Neler avladığını soruyorum Hasan amcaya… “Mercan, kopez, pangri, sargoz, karagöz” diyor, arada oltayla da avlandıklarını belirtiyor. “Kefali son zamanlarda, beş sene önce avlardım. Her gün 15-20 kilo kefal tutuyordum. Kefal tutmak kolay değildi. Ama çiftlik vardı. Deniz kefali, havuzların altına geliyordu. Yem atılıyor ya havuzlara, onlara geliyordu. Ordan tutuyorduk.”
“Balıkçılık mı daha zor, tütüncülük mü?” deyince Hasan amca hiç tereddüt etmeden, “En zor tütün” diyor.
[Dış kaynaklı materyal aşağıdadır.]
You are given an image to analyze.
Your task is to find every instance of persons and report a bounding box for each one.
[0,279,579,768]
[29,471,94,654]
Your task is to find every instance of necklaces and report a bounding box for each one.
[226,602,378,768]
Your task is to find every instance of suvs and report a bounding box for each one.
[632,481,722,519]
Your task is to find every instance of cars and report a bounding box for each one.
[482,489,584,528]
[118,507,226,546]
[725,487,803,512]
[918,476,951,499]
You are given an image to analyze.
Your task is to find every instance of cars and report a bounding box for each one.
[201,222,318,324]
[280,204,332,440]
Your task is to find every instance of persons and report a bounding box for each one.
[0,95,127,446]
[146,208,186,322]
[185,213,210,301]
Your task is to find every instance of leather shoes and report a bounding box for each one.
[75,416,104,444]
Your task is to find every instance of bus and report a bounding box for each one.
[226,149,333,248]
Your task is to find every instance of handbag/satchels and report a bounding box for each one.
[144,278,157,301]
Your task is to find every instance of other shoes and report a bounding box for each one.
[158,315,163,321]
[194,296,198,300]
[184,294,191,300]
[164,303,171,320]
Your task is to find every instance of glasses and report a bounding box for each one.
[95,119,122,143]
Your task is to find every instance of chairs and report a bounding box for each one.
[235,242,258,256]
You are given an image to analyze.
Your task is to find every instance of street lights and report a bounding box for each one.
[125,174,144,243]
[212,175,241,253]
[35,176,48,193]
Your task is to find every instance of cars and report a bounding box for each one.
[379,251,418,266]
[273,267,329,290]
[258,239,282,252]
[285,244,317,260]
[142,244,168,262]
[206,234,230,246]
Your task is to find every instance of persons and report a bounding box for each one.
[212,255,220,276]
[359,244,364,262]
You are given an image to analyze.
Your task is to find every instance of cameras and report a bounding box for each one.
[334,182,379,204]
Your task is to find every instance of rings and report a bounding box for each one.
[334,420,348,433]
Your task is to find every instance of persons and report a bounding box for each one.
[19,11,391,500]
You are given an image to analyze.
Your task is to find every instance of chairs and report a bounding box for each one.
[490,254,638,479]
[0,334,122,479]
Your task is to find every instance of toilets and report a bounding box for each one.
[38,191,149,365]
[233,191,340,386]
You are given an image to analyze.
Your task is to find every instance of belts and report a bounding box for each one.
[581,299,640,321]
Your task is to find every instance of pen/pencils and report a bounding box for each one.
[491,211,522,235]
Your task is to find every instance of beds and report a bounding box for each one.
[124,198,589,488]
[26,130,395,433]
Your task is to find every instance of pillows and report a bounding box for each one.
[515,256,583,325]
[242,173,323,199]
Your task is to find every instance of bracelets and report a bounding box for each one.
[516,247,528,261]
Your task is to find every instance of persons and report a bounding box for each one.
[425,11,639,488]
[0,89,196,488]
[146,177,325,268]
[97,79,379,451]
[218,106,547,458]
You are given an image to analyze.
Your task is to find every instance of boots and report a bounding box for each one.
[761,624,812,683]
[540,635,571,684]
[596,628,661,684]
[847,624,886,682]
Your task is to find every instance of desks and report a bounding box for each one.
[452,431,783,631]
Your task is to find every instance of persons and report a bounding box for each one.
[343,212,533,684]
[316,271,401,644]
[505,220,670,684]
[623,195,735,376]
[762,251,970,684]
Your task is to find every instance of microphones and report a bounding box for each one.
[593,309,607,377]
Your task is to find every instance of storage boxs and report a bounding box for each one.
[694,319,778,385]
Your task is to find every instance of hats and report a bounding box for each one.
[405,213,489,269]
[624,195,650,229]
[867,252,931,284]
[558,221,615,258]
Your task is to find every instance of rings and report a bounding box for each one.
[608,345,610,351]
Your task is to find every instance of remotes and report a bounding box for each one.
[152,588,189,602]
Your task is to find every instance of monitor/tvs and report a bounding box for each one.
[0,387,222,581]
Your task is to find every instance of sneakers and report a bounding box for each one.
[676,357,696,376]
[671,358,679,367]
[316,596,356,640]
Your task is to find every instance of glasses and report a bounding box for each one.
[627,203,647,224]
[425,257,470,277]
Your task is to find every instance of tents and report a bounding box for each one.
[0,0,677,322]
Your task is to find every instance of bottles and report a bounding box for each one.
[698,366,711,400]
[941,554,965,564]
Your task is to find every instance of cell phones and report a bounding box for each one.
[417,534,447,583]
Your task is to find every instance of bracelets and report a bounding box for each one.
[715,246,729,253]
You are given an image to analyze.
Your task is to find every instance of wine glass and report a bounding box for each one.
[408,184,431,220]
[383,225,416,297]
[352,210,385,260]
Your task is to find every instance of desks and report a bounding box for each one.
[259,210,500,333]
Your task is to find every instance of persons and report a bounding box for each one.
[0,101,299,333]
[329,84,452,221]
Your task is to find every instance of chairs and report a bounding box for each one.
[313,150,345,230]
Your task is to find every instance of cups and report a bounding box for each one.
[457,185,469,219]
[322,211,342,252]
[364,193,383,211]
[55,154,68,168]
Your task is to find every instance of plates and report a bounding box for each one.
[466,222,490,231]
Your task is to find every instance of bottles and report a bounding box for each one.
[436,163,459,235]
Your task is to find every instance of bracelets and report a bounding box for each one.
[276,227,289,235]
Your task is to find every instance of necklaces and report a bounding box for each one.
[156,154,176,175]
Sonra devam ediyor: “Balıkçılık tembel işi ama sabır ister. Zaten sabırlı olmazsan tutamazsın balık…”
‘Barbun en pahalı balıktı’
Gençliği denizde geçmiş Hasan amcanın. Konu balık fiyatlarına geliyor…
“Ben balığa başladığımda kopezin kilosu 35 kuruştu. Diğer balıklar 50-60 kuruş. En pahalısı barbunya, çipura, pangri. Bu üç balık pahalı balık. Barbun 60 kuruştu.”
Sığacık’ta balığa başladığı yıllarda yani 1941-42 yıllarında dört tekne olduğunu anlatan Hasan Kozan o günlerin Sığacık’
ına ve balıkçıların dünyasına ilişkin şunları söylüyor:
“O zamanki balık felaketti. Bir tek tekne avlanmaya giderse iki küfe balık tutardı. Ama tekne kaç tane? Dört tane tekne var. İki kişi çalışır, av bırakırlar. Deniz, çok daha temiz, tertemizdi. Balıkçılardan Eşref Efeer’in motoru vardı. Onlar da tütüncüydü aslında. Biz de isterdik motorlu olsun ama neylen alcen motoru? Şimdi deniz kirlendi. O zaman hiçbir şey yok, tertemizdi. Biz tuttuğumuz balığı kabzımala verirdik. Günde 20 kilo tutuyorduk. En bol eylül, ekimde olurdu balık. Kopez çok tutardık. Şimdi hiç yok desen de olur. Biz 25-30 santimetre tutardık. Şimdikiler gidiyor beş altı santim ve belki iki üç tane…”
“Karidese, kalamara yine rağbet var mıydı?” diyorum, gülüyor. “Karides bizde zaten yok, yengeç çoktur ama avlanmazdı. Kalamar tutardık ama kanı çıkmadığı için yinmezdi. Atardık. Kalamarı yem yapardık paragata. Yem olursa olur. Şimdi altın değerinde” diyor.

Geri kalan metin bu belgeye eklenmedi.